Translational Implications of the Alcohol-Metabolizing Enzymes, Including Cytochrome P450-2E1, in Alcoholic and Nonalcoholic Liver Disease.

Abstract

Fat accumulation (hepatic steatosis) in alcoholic and nonalcoholic fatty liver disease is a potentially pathologic condition which can progress to steatohepatitis (inflammation), fibrosis, cirrhosis, and carcinogenesis. Many clinically used drugs or some alternative medicine compounds are also known to cause drug-induced liver injury, which can further lead to fulminant liver failure and acute deaths in extreme cases. During liver disease process, certain cytochromes P450 such as the ethanol-inducible cytochrome P450-2E1 (CYP2E1) and CYP4A isozymes can be induced and/or activated by alcohol and/or high-fat diets and pathophysiological conditions such as fasting, obesity, and diabetes. Activation of these P450 isozymes, involved in the metabolism of ethanol, fatty acids, and various drugs, can produce reactive oxygen/nitrogen species directly and/or indirectly, contributing to oxidative modifications of DNA/RNA, proteins and lipids. In addition, aldehyde dehydrogenases including the mitochondrial low Km aldehyde dehydrogenase-2 (ALDH2), responsible for the metabolism of acetaldehyde and lipid aldehydes, can be inactivated by various hepatotoxic agents.
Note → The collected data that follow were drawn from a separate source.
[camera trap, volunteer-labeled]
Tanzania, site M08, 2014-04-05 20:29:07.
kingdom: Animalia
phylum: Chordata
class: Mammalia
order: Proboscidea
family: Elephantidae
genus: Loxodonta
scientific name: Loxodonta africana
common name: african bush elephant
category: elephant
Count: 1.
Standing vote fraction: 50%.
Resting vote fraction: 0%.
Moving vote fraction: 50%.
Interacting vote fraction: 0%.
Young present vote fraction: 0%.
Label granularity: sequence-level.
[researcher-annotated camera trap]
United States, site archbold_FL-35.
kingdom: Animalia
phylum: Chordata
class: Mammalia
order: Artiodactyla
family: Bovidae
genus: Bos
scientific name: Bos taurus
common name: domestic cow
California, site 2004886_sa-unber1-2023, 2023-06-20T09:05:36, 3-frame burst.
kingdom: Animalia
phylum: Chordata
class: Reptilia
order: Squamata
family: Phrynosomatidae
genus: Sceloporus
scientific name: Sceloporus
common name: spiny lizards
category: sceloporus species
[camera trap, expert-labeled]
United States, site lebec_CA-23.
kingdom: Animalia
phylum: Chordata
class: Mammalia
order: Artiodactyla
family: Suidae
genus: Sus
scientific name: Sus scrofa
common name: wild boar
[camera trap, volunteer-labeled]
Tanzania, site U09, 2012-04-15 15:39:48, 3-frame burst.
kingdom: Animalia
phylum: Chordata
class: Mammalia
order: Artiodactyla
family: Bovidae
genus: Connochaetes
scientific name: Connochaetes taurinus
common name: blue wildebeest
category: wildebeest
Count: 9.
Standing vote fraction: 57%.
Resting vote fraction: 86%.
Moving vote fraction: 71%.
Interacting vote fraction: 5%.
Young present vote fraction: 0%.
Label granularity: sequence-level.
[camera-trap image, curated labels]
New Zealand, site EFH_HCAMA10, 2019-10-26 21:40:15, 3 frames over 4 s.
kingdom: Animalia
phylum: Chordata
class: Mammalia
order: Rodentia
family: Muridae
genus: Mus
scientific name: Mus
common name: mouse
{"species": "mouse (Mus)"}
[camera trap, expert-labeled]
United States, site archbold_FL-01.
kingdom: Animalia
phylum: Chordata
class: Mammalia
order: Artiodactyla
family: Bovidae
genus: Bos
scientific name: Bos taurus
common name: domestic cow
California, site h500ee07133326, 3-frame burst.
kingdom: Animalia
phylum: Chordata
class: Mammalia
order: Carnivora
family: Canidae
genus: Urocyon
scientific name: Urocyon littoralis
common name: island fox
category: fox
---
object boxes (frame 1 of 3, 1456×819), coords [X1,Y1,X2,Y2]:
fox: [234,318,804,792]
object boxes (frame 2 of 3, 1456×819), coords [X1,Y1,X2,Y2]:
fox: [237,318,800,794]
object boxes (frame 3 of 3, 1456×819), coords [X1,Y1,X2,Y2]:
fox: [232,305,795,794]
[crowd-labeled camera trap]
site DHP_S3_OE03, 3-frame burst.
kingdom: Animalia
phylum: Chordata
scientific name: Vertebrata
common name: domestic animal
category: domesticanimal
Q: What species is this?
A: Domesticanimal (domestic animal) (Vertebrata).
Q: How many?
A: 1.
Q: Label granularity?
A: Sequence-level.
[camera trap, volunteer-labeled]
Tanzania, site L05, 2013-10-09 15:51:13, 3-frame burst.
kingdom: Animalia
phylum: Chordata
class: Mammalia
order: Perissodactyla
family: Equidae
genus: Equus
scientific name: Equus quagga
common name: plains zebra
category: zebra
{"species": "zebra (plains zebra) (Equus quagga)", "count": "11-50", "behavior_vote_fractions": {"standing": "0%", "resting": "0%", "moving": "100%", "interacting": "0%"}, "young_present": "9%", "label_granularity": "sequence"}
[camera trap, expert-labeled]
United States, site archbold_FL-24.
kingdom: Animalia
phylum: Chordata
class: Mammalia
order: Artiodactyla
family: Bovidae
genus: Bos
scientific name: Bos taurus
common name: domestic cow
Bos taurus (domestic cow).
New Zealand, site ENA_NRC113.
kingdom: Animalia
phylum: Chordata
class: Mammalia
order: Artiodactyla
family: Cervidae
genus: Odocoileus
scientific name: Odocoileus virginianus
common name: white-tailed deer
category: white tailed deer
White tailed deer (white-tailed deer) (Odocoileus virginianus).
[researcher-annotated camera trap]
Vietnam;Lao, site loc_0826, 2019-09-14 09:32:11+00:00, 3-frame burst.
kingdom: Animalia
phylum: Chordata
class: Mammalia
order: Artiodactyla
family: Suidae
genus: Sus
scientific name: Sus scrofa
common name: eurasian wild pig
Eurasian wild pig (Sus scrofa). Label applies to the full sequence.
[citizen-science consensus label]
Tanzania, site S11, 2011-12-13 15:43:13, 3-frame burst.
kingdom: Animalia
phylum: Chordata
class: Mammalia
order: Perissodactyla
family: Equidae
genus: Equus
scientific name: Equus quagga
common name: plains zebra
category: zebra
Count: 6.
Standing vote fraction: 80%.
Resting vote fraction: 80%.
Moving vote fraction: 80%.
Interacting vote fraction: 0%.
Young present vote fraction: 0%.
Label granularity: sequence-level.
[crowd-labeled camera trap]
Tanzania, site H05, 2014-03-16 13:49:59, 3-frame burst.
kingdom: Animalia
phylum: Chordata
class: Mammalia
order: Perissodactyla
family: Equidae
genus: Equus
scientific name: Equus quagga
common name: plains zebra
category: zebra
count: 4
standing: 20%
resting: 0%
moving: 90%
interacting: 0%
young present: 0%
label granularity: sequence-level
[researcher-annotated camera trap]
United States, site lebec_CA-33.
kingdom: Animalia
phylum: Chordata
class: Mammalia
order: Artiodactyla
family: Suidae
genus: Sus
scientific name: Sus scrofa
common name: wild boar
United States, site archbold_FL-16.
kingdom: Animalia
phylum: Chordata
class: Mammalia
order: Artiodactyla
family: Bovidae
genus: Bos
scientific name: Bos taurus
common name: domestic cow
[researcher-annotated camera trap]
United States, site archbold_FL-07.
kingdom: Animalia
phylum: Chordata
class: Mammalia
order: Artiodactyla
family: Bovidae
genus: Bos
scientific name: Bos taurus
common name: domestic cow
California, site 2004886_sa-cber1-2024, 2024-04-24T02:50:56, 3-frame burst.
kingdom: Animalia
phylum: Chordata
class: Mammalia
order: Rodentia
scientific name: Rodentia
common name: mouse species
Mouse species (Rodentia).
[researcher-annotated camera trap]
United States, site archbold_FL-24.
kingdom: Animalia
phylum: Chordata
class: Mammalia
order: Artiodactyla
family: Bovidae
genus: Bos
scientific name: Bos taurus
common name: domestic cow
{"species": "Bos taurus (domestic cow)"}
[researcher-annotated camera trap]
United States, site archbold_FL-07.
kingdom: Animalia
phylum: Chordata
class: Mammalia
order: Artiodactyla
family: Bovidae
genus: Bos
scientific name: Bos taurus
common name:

These highly reactive acetaldehyde and lipid peroxides, accumulated due to ALDH2 suppression, can interact with cellular macromolecules DNA/RNA, lipids, and proteins, leading to suppression of their normal function, contributing to DNA mutations, endoplasmic reticulum stress, mitochondrial dysfunction, steatosis, and cell death. In this chapter, we specifically review the roles of the alcohol-metabolizing enzymes including the alcohol dehydrogenase, ALDH2, CYP2E1, and other enzymes in promoting liver disease. We also discuss translational research opportunities with natural and/or synthetic antioxidants, which can prevent or delay the onset of inflammation and liver disease.